(Spatial relation data):
* * * *

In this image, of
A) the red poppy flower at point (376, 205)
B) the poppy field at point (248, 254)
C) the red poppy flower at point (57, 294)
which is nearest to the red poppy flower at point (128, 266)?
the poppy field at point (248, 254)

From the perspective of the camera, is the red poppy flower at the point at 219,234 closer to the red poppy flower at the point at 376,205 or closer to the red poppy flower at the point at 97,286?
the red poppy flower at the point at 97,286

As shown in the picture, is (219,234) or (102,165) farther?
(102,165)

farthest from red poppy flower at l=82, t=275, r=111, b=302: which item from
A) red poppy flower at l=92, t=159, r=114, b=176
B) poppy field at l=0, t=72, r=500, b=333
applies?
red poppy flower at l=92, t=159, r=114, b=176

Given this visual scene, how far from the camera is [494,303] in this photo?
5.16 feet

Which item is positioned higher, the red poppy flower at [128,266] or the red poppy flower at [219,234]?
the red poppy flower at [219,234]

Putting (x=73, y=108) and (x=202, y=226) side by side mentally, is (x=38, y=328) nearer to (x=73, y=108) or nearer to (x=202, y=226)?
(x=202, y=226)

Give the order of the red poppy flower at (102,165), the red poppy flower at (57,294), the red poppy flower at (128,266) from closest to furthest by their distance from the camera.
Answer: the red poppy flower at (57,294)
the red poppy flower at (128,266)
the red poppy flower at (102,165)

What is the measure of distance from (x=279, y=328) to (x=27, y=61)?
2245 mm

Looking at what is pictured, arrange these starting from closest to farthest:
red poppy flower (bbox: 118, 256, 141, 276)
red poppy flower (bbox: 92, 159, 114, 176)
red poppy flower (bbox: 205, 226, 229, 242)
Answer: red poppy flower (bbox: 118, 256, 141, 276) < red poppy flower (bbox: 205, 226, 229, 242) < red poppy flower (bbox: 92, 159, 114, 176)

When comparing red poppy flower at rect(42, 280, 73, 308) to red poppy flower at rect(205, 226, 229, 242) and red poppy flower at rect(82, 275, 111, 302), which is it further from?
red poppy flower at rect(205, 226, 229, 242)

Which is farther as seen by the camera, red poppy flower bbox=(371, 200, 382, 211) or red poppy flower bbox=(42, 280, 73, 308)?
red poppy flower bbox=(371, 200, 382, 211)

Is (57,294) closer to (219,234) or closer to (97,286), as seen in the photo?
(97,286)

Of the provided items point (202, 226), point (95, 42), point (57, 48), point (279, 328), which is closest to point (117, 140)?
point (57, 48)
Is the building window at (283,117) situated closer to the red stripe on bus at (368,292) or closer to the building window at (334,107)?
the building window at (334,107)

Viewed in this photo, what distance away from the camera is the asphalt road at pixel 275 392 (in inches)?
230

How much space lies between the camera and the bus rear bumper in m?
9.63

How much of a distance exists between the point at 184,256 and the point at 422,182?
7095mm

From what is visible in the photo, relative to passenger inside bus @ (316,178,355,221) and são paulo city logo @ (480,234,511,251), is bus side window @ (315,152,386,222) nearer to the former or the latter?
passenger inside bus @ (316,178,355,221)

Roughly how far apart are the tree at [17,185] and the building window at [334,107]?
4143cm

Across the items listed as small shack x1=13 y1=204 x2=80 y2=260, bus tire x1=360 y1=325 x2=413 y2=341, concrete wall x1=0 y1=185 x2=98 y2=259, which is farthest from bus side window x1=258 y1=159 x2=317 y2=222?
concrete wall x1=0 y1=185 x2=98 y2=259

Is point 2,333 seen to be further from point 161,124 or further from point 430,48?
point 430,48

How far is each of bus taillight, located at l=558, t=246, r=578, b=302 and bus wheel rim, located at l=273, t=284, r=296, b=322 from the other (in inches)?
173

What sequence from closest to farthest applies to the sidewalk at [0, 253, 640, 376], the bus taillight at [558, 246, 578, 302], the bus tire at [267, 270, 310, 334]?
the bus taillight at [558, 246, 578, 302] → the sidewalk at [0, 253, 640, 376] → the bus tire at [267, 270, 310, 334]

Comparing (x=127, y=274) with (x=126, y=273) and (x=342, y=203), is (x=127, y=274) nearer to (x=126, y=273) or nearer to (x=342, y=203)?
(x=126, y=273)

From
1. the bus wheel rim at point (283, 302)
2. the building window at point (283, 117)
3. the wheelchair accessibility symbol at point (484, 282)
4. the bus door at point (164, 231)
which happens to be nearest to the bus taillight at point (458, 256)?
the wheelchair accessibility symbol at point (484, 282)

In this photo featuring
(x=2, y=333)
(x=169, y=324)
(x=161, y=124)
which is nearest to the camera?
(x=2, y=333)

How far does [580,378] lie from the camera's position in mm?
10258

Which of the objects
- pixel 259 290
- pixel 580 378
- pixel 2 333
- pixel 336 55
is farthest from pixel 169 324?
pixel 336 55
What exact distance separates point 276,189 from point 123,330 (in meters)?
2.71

* * * *

(EXERCISE): Copy out the entries above word for word, line by line.

(TASK ANSWER):
In this image, of
A) the red poppy flower at point (376, 205)
B) the poppy field at point (248, 254)
C) the red poppy flower at point (57, 294)
which is nearest to the red poppy flower at point (128, 266)?
the poppy field at point (248, 254)

From the perspective of the camera, is the red poppy flower at the point at 219,234 closer to the red poppy flower at the point at 376,205 or closer to the red poppy flower at the point at 97,286?
the red poppy flower at the point at 97,286

As shown in the picture, is (219,234) or (102,165) farther?
(102,165)

farthest from red poppy flower at l=82, t=275, r=111, b=302: which item from
A) red poppy flower at l=92, t=159, r=114, b=176
B) poppy field at l=0, t=72, r=500, b=333
applies?
red poppy flower at l=92, t=159, r=114, b=176

Given this visual scene, how far from the camera is [494,303] in this photo?
5.16 feet

Which item is positioned higher, the red poppy flower at [128,266] or the red poppy flower at [219,234]?
the red poppy flower at [219,234]

Putting (x=73, y=108) and (x=202, y=226) side by side mentally, is (x=38, y=328) nearer to (x=73, y=108) or nearer to (x=202, y=226)?
(x=202, y=226)

Give the order of the red poppy flower at (102,165), the red poppy flower at (57,294), the red poppy flower at (128,266) from closest to furthest by their distance from the camera.
Answer: the red poppy flower at (57,294)
the red poppy flower at (128,266)
the red poppy flower at (102,165)

What is the measure of distance from (x=279, y=328) to (x=27, y=61)?
2245 mm

Looking at what is pictured, arrange these starting from closest to farthest:
red poppy flower (bbox: 118, 256, 141, 276)
red poppy flower (bbox: 92, 159, 114, 176)
red poppy flower (bbox: 205, 226, 229, 242)
Answer: red poppy flower (bbox: 118, 256, 141, 276) < red poppy flower (bbox: 205, 226, 229, 242) < red poppy flower (bbox: 92, 159, 114, 176)

When comparing red poppy flower at rect(42, 280, 73, 308) to red poppy flower at rect(205, 226, 229, 242) and red poppy flower at rect(82, 275, 111, 302), which is it further from?
red poppy flower at rect(205, 226, 229, 242)

Which is farther as seen by the camera, red poppy flower bbox=(371, 200, 382, 211) or red poppy flower bbox=(42, 280, 73, 308)?
red poppy flower bbox=(371, 200, 382, 211)

Is (57,294) closer to (219,234) or closer to (97,286), as seen in the photo?
(97,286)

Of the provided items point (202, 226), point (95, 42), point (57, 48), point (279, 328), which is closest to point (117, 140)?
point (57, 48)
Is the building window at (283,117) situated closer to the red stripe on bus at (368,292) or closer to the building window at (334,107)?
the building window at (334,107)

Viewed in this photo, what distance away from the camera is the asphalt road at pixel 275 392 (in inches)?
230

How much space lies between the camera and the bus rear bumper in m?
9.63

How much of a distance exists between the point at 184,256 and the point at 422,182?
7095mm

From what is visible in the photo, relative to passenger inside bus @ (316,178,355,221) and são paulo city logo @ (480,234,511,251), is bus side window @ (315,152,386,222) nearer to the former or the latter?
passenger inside bus @ (316,178,355,221)

Roughly how far apart are the tree at [17,185] and the building window at [334,107]?
4143cm

Across the items listed as small shack x1=13 y1=204 x2=80 y2=260, bus tire x1=360 y1=325 x2=413 y2=341, concrete wall x1=0 y1=185 x2=98 y2=259, which is farthest from bus side window x1=258 y1=159 x2=317 y2=222?
concrete wall x1=0 y1=185 x2=98 y2=259

Is point 2,333 seen to be further from point 161,124 or further from point 430,48?
point 430,48

How far is each of bus taillight, located at l=558, t=246, r=578, b=302 and bus wheel rim, located at l=273, t=284, r=296, b=322 from the other (in inches)?
173

What sequence from closest to farthest applies to the sidewalk at [0, 253, 640, 376], the bus taillight at [558, 246, 578, 302], the bus tire at [267, 270, 310, 334]?
the bus taillight at [558, 246, 578, 302] → the sidewalk at [0, 253, 640, 376] → the bus tire at [267, 270, 310, 334]

Comparing (x=127, y=274) with (x=126, y=273) and (x=342, y=203), is (x=127, y=274) nearer to (x=126, y=273) or nearer to (x=342, y=203)?
(x=126, y=273)

From
1. the bus wheel rim at point (283, 302)
2. the building window at point (283, 117)
3. the wheelchair accessibility symbol at point (484, 282)
4. the bus door at point (164, 231)
which happens to be nearest to the bus taillight at point (458, 256)?
the wheelchair accessibility symbol at point (484, 282)

In this photo featuring
(x=2, y=333)
(x=169, y=324)
(x=161, y=124)
which is nearest to the camera?
(x=2, y=333)

How far does [580,378] lie from the camera's position in mm?
10258

Which of the objects
- pixel 259 290
- pixel 580 378
- pixel 2 333
- pixel 336 55
is farthest from pixel 169 324?
pixel 336 55
What exact distance separates point 276,189 from point 123,330 (in meters)?
2.71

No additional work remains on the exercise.